Give back exactly the lines starting at the one with "10 X 10 Kitchen" and ending at the last line of the data below. Pictures are not part of the copy.
Top of The data
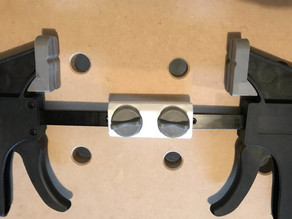 Harbor Freight Ratcheting Bar Clamp Connector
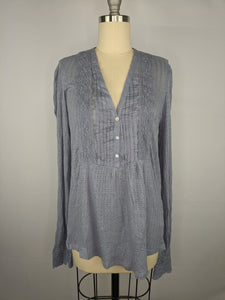 Lucky Brand Lace Mix Drop Needle Top Multiple Sizes NWT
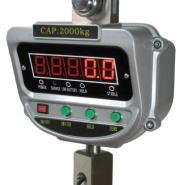 深圳OCS-10T蓝箭牌数显电子吊磅图片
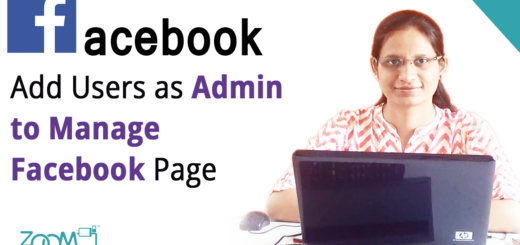 How To Add Multiple Users Access To Facebook Page?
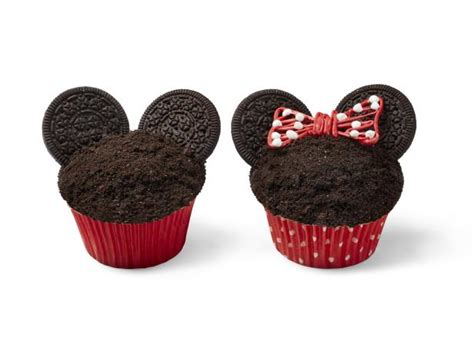 10 X 10 Kitchen Designs mickey and minnie cupcakes recipe food network kitchen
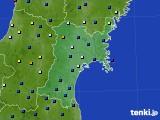 宮城県のアメダス実況(日照時間)(2020年11月25日)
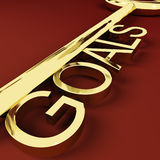 Goals Key Representing Aspirations And Intent Royalty Free Stock Photography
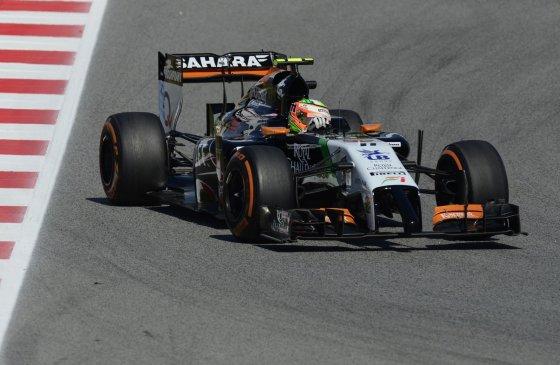 """AFP/""""Scanpix"""" nuotr./Sergio Perezas"""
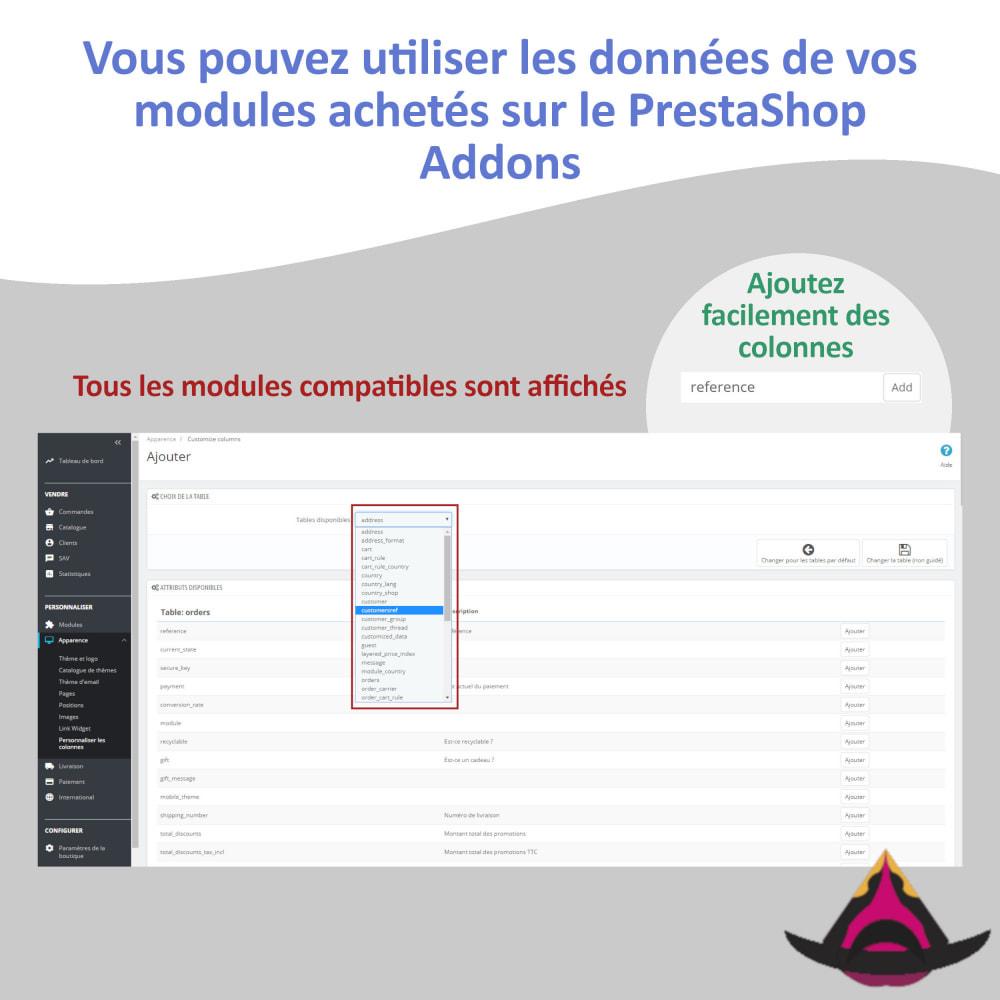 module - Outils d'administration - Personnaliser les colonnes des listes back-office - 4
Bottom of The data
● **Exercise answer**
 10 X 10 Kitchen Designs mickey and minnie cupcakes recipe food network kitchen
 宮城県のアメダス実況(日照時間)(2020年11月25日)
 Goals Key Representing Aspirations And Intent Royalty Free Stock Photography
 """AFP/""""Scanpix"""" nuotr./Sergio Perezas"""
 module - Outils d'administration - Personnaliser les colonnes des listes back-office - 4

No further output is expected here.